#### Input
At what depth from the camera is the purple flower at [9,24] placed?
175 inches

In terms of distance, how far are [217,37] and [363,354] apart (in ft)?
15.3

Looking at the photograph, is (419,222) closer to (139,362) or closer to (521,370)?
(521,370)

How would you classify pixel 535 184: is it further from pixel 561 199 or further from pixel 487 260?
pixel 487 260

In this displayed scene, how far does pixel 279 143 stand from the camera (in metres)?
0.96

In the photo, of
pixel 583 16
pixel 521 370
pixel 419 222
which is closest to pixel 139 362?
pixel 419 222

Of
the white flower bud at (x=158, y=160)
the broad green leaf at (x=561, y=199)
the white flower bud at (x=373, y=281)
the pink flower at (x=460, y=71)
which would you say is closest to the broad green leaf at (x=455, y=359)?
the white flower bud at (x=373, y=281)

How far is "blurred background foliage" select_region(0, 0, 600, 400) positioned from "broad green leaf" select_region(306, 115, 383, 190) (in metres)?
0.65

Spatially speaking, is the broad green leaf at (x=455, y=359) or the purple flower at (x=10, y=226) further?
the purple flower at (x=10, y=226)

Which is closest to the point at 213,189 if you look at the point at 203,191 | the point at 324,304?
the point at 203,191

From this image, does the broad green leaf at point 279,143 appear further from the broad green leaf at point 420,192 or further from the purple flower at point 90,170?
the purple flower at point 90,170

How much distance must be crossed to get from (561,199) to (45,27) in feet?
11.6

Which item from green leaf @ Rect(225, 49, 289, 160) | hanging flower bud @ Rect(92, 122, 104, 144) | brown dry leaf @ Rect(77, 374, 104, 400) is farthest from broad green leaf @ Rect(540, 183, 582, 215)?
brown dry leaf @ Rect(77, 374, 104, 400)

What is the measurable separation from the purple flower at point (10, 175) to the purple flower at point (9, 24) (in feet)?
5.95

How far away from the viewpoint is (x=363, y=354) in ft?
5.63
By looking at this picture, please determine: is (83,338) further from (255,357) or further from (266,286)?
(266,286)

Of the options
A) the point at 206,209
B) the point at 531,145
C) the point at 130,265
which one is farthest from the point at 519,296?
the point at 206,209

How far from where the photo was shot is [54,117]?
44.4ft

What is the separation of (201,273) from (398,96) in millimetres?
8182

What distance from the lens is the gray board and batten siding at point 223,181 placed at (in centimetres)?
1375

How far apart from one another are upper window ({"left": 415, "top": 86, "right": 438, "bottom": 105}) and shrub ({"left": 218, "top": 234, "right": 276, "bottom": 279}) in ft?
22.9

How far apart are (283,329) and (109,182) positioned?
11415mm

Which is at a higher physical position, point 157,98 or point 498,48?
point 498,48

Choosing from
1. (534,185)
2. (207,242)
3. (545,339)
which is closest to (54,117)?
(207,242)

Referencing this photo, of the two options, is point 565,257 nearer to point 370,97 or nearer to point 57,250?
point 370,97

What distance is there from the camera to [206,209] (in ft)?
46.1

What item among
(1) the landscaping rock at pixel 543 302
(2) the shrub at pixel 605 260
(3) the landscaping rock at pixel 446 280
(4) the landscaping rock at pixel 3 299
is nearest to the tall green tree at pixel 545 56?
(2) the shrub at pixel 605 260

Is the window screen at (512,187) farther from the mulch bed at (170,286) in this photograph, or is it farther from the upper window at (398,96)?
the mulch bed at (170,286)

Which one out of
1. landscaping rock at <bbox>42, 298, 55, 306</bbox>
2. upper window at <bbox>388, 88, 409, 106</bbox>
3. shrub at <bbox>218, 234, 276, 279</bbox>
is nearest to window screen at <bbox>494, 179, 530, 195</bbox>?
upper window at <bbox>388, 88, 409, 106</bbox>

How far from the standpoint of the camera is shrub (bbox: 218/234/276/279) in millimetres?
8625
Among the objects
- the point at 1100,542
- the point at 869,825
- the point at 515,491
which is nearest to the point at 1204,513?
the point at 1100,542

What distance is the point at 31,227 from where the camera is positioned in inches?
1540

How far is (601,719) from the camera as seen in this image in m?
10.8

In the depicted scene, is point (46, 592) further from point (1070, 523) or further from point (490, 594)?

#### Work to complete
Copy the entries above exactly, leaving none out.

#### Finished exercise
At what depth from the camera is the purple flower at [9,24] placed?
175 inches

In terms of distance, how far are [217,37] and [363,354] apart (in ft)?
15.3

Looking at the photograph, is (419,222) closer to (139,362) or closer to (521,370)?
(521,370)

How would you classify pixel 535 184: is it further from pixel 561 199 or further from pixel 487 260?
pixel 487 260

In this displayed scene, how far does pixel 279 143 stand from the camera (in metres)?
0.96

In the photo, of
pixel 583 16
pixel 521 370
pixel 419 222
which is closest to pixel 139 362?
pixel 419 222

Of
the white flower bud at (x=158, y=160)
the broad green leaf at (x=561, y=199)
the white flower bud at (x=373, y=281)
the pink flower at (x=460, y=71)
which would you say is closest to the broad green leaf at (x=455, y=359)?
the white flower bud at (x=373, y=281)

How far is "blurred background foliage" select_region(0, 0, 600, 400) positioned from "broad green leaf" select_region(306, 115, 383, 190) (in metres)?
0.65

Spatially speaking, is the broad green leaf at (x=455, y=359) or the purple flower at (x=10, y=226) further?
the purple flower at (x=10, y=226)

Which is closest to the point at 213,189 if you look at the point at 203,191 | the point at 324,304?
the point at 203,191

From this image, does the broad green leaf at point 279,143 appear further from the broad green leaf at point 420,192 or further from the purple flower at point 90,170?
the purple flower at point 90,170

How much distance must be crossed to get from (561,199) to (45,27) in feet?
11.6

Which item from green leaf @ Rect(225, 49, 289, 160) | hanging flower bud @ Rect(92, 122, 104, 144) | brown dry leaf @ Rect(77, 374, 104, 400) is farthest from broad green leaf @ Rect(540, 183, 582, 215)?
brown dry leaf @ Rect(77, 374, 104, 400)

What is the measurable separation from the purple flower at point (10, 175) to the purple flower at point (9, 24) (in feet)?
5.95

How far away from the viewpoint is (x=363, y=354) in ft?
5.63
By looking at this picture, please determine: is (83,338) further from (255,357) or further from (266,286)?
(266,286)

Of the options
A) the point at 206,209
B) the point at 531,145
C) the point at 130,265
which one is farthest from the point at 519,296?
the point at 206,209

How far from where the photo was shot is [54,117]?
44.4ft

What is the separation of (201,273) from (398,96) in millimetres?
8182

What distance from the lens is the gray board and batten siding at point 223,181 placed at (in centimetres)?
1375

How far apart from one another are upper window ({"left": 415, "top": 86, "right": 438, "bottom": 105}) and shrub ({"left": 218, "top": 234, "right": 276, "bottom": 279}) in ft?
22.9

How far apart are (283,329) and (109,182) positioned?
11415mm

Which is at a higher physical position, point 157,98 or point 498,48?
point 498,48

Choosing from
1. (534,185)
2. (207,242)
3. (545,339)
which is closest to (54,117)?
(207,242)

Referencing this photo, of the two options, is point 565,257 nearer to point 370,97 or nearer to point 57,250?
point 370,97

What distance is there from the camera to [206,209] (in ft)?
46.1

What item among
(1) the landscaping rock at pixel 543 302
(2) the shrub at pixel 605 260
(3) the landscaping rock at pixel 446 280
(4) the landscaping rock at pixel 3 299
is nearest to the tall green tree at pixel 545 56?
(2) the shrub at pixel 605 260

Is the window screen at (512,187) farther from the mulch bed at (170,286) in this photograph, or is it farther from the upper window at (398,96)?
the mulch bed at (170,286)

Which one out of
1. landscaping rock at <bbox>42, 298, 55, 306</bbox>
2. upper window at <bbox>388, 88, 409, 106</bbox>
3. shrub at <bbox>218, 234, 276, 279</bbox>
is nearest to window screen at <bbox>494, 179, 530, 195</bbox>?
upper window at <bbox>388, 88, 409, 106</bbox>

How far from the standpoint of the camera is shrub (bbox: 218/234/276/279) in millimetres?
8625
Among the objects
- the point at 1100,542
- the point at 869,825
- the point at 515,491
which is nearest to the point at 1204,513?
the point at 1100,542

What distance is the point at 31,227 from where the camera is positioned in inches?
1540

How far is (601,719) from the camera as seen in this image in m?
10.8

In the depicted scene, is point (46, 592) further from point (1070, 523) or further from point (490, 594)?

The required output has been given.